● **Goals**
A) In the forum post about XML output, update the part that opens with the words containing "Even better, I'd" and closes with "unparse the XML)?" so that "message" becomes "text", then write that part out.
B) In the forum post about XML output, whom does the poster thank for fixing the bug?

---------- Quoted passage ----------

RE: Bug with hidden group containing an element with a 1-bit value?

Posted by "Costello, Roger L." <co...@mitre.org>.
That fixed it - thank you Steve!

One more question, if I may.

Here is the output that I am now getting:

<Characteristics>
    <Characteristic-16>0</Characteristic-16>
    <Characteristic-15>0</Characteristic-15>
    <Characteristic-14>0</Characteristic-14>
    <Characteristic-13>0</Characteristic-13>
    <Characteristic-12>0</Characteristic-12>
    <Characteristic-11>If the image is on removable media, copy it to and run it from the swap file</Characteristic-11>
    <Characteristic-10>Debugging information was removed and stored separately in another file</Characteristic-10>
    <Characteristic-9>The computer supports 32-bit words</Characteristic-9>
    <Characteristic-8>0</Characteristic-8>
    <Characteristic-7>0</Characteristic-7>
    <Characteristic-6>0</Characteristic-6>
    <Characteristic-5>0</Characteristic-5>
    <Characteristic-4>0</Characteristic-4>
    <Characteristic-3>0</Characteristic-3>
    <Characteristic-2>0</Characteristic-2>
    <Characteristic-1>Relocation information was stripped from file</Characteristic-1>
</Characteristics>

That is okay, but I would like to get rid of the -N (e.g., Characteristic-1). I'd like to output this XML:

<Characteristics>
    <Characteristic->0</Characteristic->
    <Characteristic>0</Characteristic>
    <Characteristic>0</Characteristic>
    <Characteristic>0</Characteristic>
    <Characteristic>0</Characteristic>
    <Characteristic>If the image is on removable media, copy it to and run it from the swap file</Characteristic>
    <Characteristic>Debugging information was removed and stored separately in another file</Characteristic>
    <Characteristic>The computer supports 32-bit words</Characteristic>
    <Characteristic>0</Characteristic>
    <Characteristic>0</Characteristic>
    <Characteristic>0</Characteristic>
    <Characteristic>0</Characteristic>
    <Characteristic>0</Characteristic>
    <Characteristic>0</Characteristic>
    <Characteristic>0</Characteristic>
    <Characteristic>Relocation information was stripped from file</Characteristic>
</Characteristics>

Even better, I'd like to omit completely Characteristic elements with no message: 

<Characteristics>
    <Characteristic>If the image is on removable media, copy it to and run it from the swap file</Characteristic>
    <Characteristic>Debugging information was removed and stored separately in another file</Characteristic>
    <Characteristic>The computer supports 32-bit words</Characteristic>
    <Characteristic>Relocation information was stripped from file</Characteristic>
</Characteristics>

Is that possible (and still be able to unparse the XML)?

---------- Record extracts ----------

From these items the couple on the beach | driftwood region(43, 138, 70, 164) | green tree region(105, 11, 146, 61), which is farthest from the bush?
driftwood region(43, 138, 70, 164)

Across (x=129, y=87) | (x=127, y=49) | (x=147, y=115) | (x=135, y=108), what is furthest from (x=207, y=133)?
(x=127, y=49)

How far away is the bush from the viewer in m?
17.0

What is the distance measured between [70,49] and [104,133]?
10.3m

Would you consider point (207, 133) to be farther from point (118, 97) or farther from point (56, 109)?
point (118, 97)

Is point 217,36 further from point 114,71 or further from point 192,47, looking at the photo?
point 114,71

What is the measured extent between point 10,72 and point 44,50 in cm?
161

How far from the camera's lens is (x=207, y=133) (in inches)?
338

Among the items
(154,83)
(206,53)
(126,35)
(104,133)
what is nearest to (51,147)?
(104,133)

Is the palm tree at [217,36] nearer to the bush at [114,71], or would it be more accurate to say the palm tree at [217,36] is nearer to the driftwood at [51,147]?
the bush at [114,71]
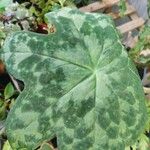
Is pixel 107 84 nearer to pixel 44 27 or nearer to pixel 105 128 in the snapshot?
pixel 105 128

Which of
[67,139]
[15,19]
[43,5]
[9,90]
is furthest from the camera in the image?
[43,5]

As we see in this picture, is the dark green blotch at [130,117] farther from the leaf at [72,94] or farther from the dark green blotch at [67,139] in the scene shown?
the dark green blotch at [67,139]

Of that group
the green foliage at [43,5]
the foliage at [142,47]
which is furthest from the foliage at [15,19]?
the foliage at [142,47]

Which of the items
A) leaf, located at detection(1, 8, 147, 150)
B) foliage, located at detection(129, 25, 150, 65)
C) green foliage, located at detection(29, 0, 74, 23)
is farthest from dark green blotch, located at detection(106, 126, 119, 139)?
green foliage, located at detection(29, 0, 74, 23)

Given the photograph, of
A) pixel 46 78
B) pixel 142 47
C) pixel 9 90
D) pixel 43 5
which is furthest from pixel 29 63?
pixel 43 5

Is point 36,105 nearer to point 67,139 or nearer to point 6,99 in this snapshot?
point 67,139

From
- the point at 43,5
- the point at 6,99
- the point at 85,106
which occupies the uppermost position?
the point at 85,106

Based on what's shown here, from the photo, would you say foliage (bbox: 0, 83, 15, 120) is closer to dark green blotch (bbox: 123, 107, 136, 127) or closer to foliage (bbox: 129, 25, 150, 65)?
foliage (bbox: 129, 25, 150, 65)

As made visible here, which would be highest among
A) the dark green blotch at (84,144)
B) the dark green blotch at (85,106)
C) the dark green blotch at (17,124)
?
the dark green blotch at (85,106)
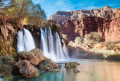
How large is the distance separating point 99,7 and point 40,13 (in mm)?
81712

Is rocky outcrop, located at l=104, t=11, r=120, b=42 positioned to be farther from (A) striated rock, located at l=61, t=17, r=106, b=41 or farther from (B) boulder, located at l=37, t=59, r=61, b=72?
(B) boulder, located at l=37, t=59, r=61, b=72

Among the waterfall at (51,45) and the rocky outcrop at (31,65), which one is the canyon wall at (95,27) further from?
the rocky outcrop at (31,65)

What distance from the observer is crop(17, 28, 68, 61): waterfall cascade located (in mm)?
14859

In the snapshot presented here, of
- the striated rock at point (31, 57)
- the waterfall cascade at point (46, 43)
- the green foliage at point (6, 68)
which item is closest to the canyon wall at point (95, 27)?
the waterfall cascade at point (46, 43)

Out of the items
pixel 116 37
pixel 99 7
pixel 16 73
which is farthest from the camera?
pixel 99 7

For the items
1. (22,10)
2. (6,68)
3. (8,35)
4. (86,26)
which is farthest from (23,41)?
(86,26)

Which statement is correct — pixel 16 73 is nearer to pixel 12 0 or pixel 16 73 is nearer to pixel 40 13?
pixel 12 0

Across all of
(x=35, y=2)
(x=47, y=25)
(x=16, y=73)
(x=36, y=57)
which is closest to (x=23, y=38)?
(x=36, y=57)

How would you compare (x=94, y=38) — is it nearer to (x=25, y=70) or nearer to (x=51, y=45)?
(x=51, y=45)

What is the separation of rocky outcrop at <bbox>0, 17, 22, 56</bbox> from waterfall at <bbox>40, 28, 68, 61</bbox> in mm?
5996

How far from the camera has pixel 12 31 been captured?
1376 cm

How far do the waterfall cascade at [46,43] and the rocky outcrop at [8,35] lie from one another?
0.75m

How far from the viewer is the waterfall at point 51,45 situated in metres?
20.2

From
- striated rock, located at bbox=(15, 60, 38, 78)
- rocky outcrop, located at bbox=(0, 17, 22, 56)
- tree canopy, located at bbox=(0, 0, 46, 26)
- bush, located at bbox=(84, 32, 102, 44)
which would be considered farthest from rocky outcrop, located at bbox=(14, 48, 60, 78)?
bush, located at bbox=(84, 32, 102, 44)
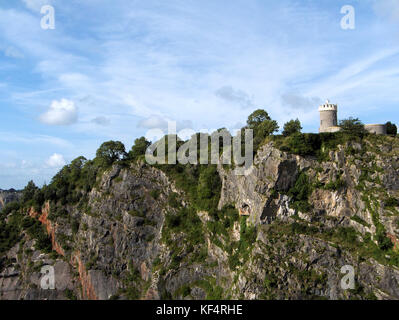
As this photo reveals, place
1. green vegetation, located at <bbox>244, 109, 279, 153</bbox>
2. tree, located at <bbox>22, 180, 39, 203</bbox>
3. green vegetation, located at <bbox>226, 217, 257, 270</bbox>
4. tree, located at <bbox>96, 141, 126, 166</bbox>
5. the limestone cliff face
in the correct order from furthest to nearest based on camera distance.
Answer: tree, located at <bbox>22, 180, 39, 203</bbox>, tree, located at <bbox>96, 141, 126, 166</bbox>, green vegetation, located at <bbox>244, 109, 279, 153</bbox>, green vegetation, located at <bbox>226, 217, 257, 270</bbox>, the limestone cliff face

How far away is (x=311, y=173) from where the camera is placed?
48.9 metres

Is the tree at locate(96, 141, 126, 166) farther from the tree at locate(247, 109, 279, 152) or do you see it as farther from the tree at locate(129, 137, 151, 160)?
the tree at locate(247, 109, 279, 152)

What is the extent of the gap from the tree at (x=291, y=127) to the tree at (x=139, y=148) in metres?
32.3

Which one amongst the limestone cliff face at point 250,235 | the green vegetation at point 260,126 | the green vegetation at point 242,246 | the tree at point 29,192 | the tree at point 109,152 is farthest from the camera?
the tree at point 29,192

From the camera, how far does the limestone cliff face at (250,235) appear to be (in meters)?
43.9

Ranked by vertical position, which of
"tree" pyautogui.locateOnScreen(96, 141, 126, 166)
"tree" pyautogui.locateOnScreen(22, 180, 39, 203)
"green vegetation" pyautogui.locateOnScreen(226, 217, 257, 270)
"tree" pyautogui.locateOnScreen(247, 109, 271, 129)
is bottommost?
"green vegetation" pyautogui.locateOnScreen(226, 217, 257, 270)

----------

● **Responses for each task**
A)
Even better, I'd like to omit completely Characteristic elements with no text: 

<Characteristics>
    <Characteristic>If the image is on removable media, copy it to and run it from the swap file</Characteristic>
    <Characteristic>Debugging information was removed and stored separately in another file</Characteristic>
    <Characteristic>The computer supports 32-bit words</Characteristic>
    <Characteristic>Relocation information was stripped from file</Characteristic>
</Characteristics>

Is that possible (and still be able to unparse the XML)?

B) Steve